There is nothing wrong with an overworked President’s not feeling well at times (even Superman, the man of steel, has to contend with kryptonite) and occasionally sneaking off for private time with his family.
His constituents, however, seem to feel they are entitled 24/7 to know how and where he is. Whether the populist Rodrigo Roa Duterte likes it or not, he is no longer a private person. Having become a kind of rock star to his followers, he is now public property.
Most Filipinos, especially plain folk scattered over our 7,000-plus islands, want their leader visible and audible. They bask in the experience of seeing in the flesh the celebrities and public figures they idolize.
Social media now bristle with the question “Nasaan na’ng Pangulo?” (Where’s the President?) Their “Where’s…?” sounds more like “How’s he?”
If he needs rest, President Duterte does not have to quit or step aside for good, if that is what his followers and partymates are worried about. He can just go on temporary leave, let constitutional succession dictate the flow of events, and return to work when he feels like.
Under this constitutional option, Ms Robredo will not sit as the President but only as an Acting President, ready to return to the No. 2 post when Mr. Duterte comes back from vacation to resume performing his duties as the elected President.
This is a less bumpy road for everybody on whatever political vehicle — and for the country.
• Tell the people if President is ill
TO PROLONG his rule in the 1970s, the dictator Ferdinand Marcos and his coterie hid the fact of his being terminally ill – propping him up in rigged TV film clips and recycling old photographs showing a fine physique.
Medical specialists who were pressed to nurse back his failing internal organs were sworn to secrecy. Those suspected of leaking out details in their patient’s chart reportedly paid very dearly for it.

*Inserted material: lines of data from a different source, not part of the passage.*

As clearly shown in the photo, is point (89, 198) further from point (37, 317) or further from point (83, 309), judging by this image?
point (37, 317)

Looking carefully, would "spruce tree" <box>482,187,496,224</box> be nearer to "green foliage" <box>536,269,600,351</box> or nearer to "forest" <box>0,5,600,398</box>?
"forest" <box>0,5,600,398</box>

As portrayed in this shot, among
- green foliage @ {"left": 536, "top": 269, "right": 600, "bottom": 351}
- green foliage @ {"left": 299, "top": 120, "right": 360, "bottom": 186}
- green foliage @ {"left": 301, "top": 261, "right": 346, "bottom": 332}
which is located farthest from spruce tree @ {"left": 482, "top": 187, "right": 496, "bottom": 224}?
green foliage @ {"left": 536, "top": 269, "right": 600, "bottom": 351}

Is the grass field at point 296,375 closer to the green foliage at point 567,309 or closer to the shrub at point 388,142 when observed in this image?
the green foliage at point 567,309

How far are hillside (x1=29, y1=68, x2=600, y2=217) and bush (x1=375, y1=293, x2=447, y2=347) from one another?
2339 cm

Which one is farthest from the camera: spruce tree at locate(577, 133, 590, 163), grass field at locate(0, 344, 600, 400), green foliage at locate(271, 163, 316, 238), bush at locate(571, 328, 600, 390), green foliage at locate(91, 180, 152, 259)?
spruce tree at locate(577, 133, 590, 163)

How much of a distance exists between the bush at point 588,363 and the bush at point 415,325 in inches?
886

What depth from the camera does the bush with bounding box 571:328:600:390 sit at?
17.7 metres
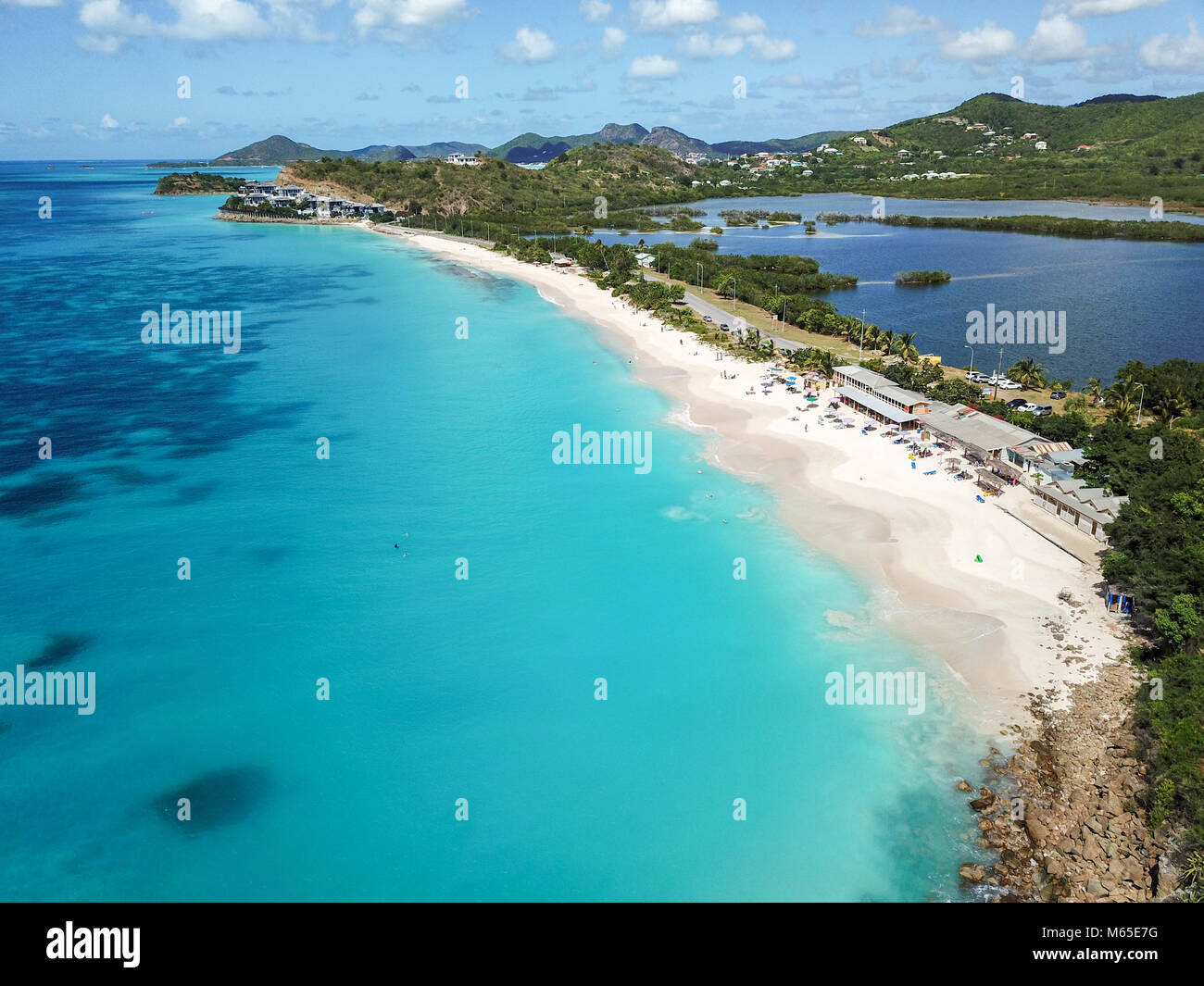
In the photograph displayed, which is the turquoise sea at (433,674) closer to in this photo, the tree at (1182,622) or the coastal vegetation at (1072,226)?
the tree at (1182,622)

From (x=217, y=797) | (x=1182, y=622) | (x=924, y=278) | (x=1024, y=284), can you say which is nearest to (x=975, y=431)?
(x=1182, y=622)

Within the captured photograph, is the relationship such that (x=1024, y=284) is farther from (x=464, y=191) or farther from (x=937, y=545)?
(x=464, y=191)

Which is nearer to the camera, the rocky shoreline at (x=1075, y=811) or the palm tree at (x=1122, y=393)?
the rocky shoreline at (x=1075, y=811)

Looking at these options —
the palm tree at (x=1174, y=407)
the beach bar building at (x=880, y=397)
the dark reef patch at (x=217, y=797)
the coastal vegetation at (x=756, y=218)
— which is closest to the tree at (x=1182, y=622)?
the beach bar building at (x=880, y=397)

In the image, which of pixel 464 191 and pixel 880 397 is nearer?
pixel 880 397

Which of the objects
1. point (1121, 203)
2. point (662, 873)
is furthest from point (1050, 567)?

To avoid a repetition of that grievous error and to follow the principle that the president’s medical condition is of national concern, the framers of the current Constitution inserted Section 12 in Article VII saying:
“In case of serious illness of the President, the public shall be informed of the state of his health. The members of the Cabinet in charge of national security and foreign relations and the Chief of Staff of the Armed Forces of the Philippines, shall not be denied access to the President during such illness.”
This section is now being invoked by quarters demanding information on the physical condition of President Duterte. But with partisan emotions running high, such queries, although legitimate, are being shot down as malicious and divisive.
It does not help any that — unlike in the United States where the President and the Vice President are elected as a working pair from the same party – President Duterte (PDP-Laban) and Vice President Robredo (Liberal Party) come from opposing political parties.
His body language and remarks in unguarded moments tell us, however, that Mr. Duterte does not seem to have serious objections to Ms Robredo’s pitching in if he has to step aside temporarily for health or whatever valid reason.
Fortunately, from her side, Ms Robredo strikes us as being decent enough to ensure a smooth transition, eschew vindictiveness and carry on whatever Mr. Duterte has started to do that can contribute to national unity, just peace and inclusive prosperity.